◆ Your objective ◆
Within the lines below, the span from the line with "Schätzchen, das mit" to the line with "Land Rover Is", both ends included, is to be reproduced exactly, with pictures omitted.

◆ Extracted data ◆
###
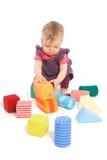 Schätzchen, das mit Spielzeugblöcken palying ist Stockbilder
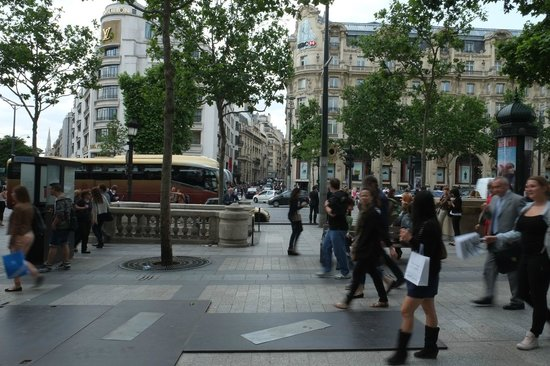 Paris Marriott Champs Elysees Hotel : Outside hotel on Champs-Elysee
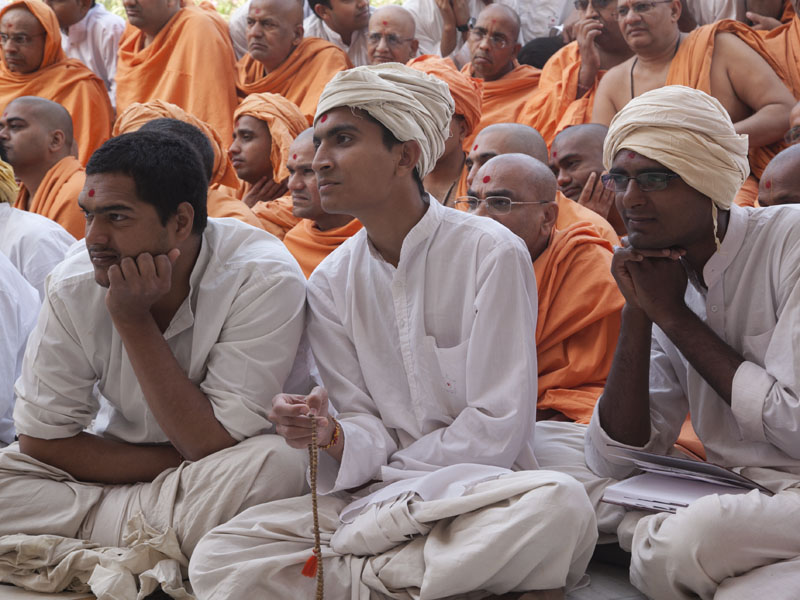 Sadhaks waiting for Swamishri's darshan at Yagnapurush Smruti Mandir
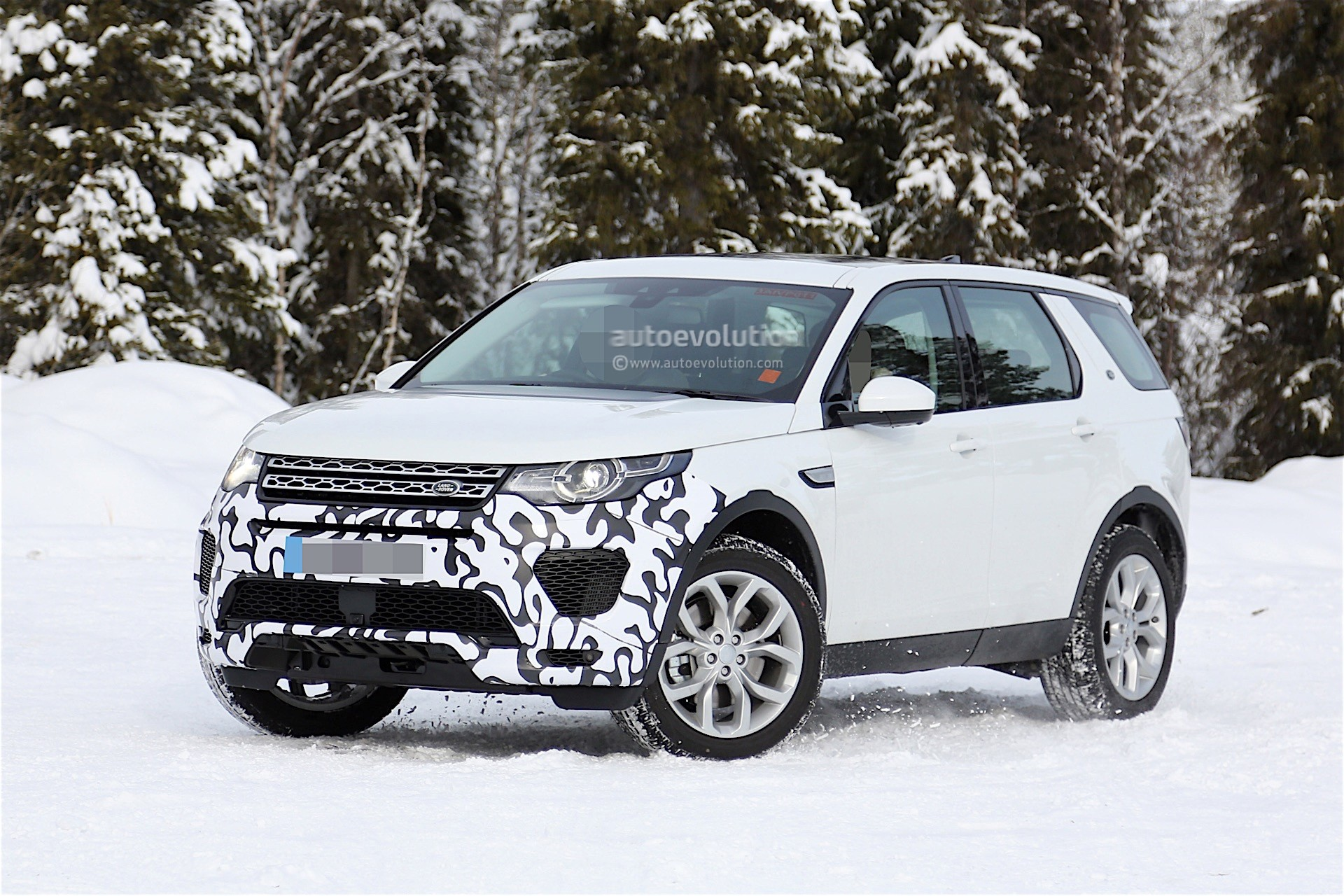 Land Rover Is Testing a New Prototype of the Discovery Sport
###
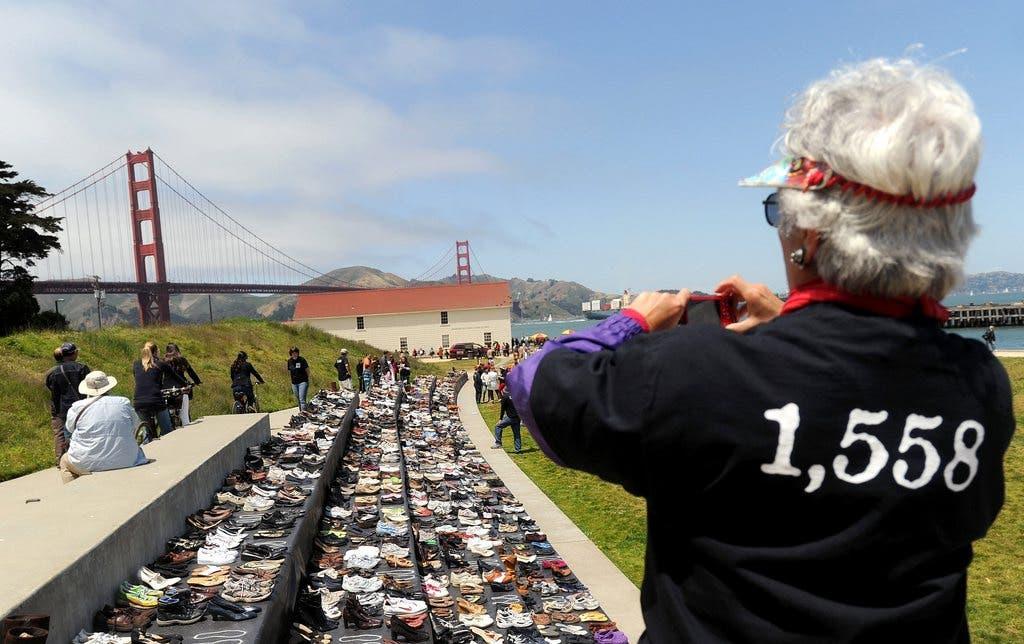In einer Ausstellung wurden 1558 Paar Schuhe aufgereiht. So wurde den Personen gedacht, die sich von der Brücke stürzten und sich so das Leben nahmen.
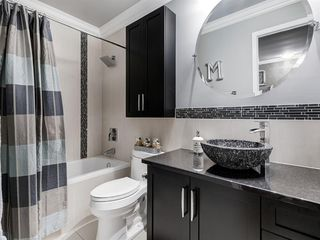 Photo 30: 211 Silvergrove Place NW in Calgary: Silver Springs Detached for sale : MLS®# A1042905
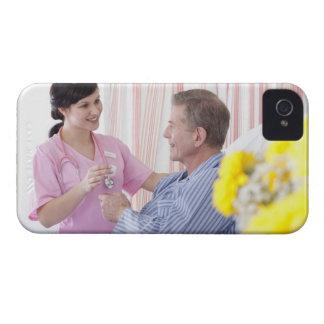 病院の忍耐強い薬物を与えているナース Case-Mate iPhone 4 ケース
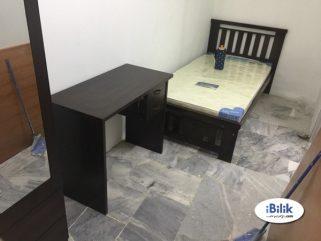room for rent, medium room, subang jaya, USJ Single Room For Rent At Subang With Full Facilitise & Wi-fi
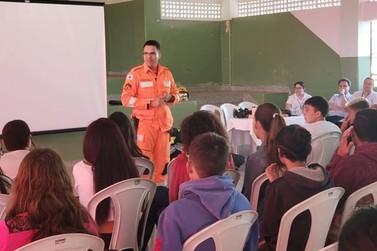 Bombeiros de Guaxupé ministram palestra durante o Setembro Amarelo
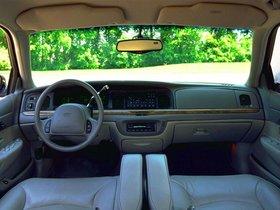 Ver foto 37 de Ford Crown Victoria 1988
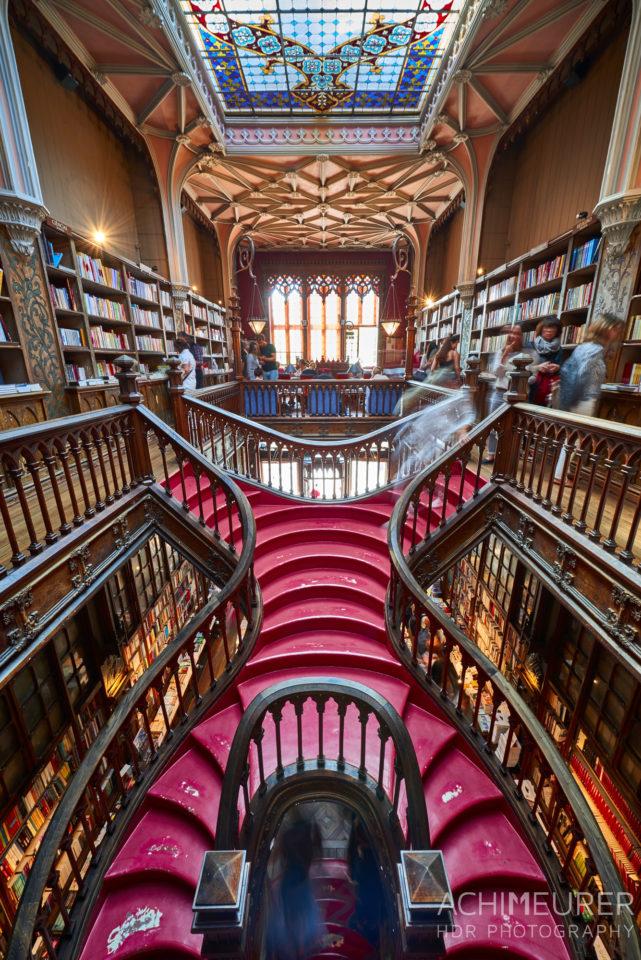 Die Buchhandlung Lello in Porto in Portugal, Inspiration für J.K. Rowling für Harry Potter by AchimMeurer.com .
###
◆ Written response ◆
 Schätzchen, das mit Spielzeugblöcken palying ist Stockbilder
 Paris Marriott Champs Elysees Hotel : Outside hotel on Champs-Elysee
 Sadhaks waiting for Swamishri's darshan at Yagnapurush Smruti Mandir
 Land Rover Is Testing a New Prototype of the Discovery Sport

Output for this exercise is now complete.